Nov 17 2016
The holiday season is here, and that means a lot of fun with friends and family, but also some big changes to your mental and physical health, schedule and even bank account. In fact, most people will experience some (or all!) of these changes during the period from Thanksgiving week until the confetti is cleaned up on New Year’s Day, and the holidays season in between.
Here are the ten major changes people experience during the holidays:
Almost 4 out of 10 people experience some sort of increase in stress during the holidays, while 5.5 out of 10 maintain the same stress level and less than 1 out of 10 say their stress levels decrease during holiday time.
But stress levels are higher than this for working adults, and nearly 5 out of 10 of all women also feel more stress during the holidays.
The top 10 things people find stressful during the holidays:
67% Lack of time
62% Lack of money
47% Pressure to give gifts
44% Family gatherings
The holidays bring out a range of emotions in people, both good and bad, creating a confusing and often contradictory emotional period.
The most positive emotions people feel during the holidays:
60% High spirits
The most negative emotions people feel during the holidays:
For many people, the holidays are all about spending time with family, friends and loved ones. When asked what their favorite thing was about the holidays, 53% of people mention family and/or friends and 36 percent specifically mention spending more time with family.
Interestingly, 35% of women spend time with their parents during the holidays, but only 15% of men do the same.

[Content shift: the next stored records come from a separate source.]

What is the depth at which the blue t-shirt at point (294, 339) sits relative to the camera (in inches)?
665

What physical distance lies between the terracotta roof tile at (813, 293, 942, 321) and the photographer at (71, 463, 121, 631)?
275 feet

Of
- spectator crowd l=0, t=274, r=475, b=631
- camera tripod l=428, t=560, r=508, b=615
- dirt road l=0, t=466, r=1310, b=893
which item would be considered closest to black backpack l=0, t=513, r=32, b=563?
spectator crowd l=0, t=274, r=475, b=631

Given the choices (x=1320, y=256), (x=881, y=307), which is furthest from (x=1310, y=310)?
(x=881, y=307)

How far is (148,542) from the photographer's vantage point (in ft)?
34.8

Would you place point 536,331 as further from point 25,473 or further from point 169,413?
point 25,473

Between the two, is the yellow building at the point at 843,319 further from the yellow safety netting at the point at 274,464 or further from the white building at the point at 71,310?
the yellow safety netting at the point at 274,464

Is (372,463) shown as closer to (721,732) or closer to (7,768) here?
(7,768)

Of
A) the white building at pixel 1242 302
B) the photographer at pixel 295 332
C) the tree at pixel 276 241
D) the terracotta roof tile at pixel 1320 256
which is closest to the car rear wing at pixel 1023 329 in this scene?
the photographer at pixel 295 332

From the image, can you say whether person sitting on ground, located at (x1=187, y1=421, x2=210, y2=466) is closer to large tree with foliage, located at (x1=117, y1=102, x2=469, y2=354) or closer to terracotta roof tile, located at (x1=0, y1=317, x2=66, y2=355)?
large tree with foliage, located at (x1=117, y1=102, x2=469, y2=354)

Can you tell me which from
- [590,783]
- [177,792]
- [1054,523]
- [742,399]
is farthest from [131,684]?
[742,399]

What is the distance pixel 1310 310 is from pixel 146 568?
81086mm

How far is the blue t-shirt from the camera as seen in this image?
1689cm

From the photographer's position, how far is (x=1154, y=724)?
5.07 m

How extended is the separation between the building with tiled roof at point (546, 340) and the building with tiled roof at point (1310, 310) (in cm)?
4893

We make great efforts to spend time with family during the holidays. In fact, visits to see friends and family account for about 24% of long-distance trips throughout the year for Americans, but that number jumps to 43% for Christmas and 53% during Thanksgiving.
Speaking of travel, consider these holiday travel stats:
This Thanksgiving, 43.4 million people are expected to travel.
The average person travels 275 miles for Christmas.
The average holiday vacationer will travel 601 miles and spent $465 just on transportation.
Travel to a destination 50 miles or more away increases by 54% over Thanksgiving weekend but only by 23% during Christmas and New Years.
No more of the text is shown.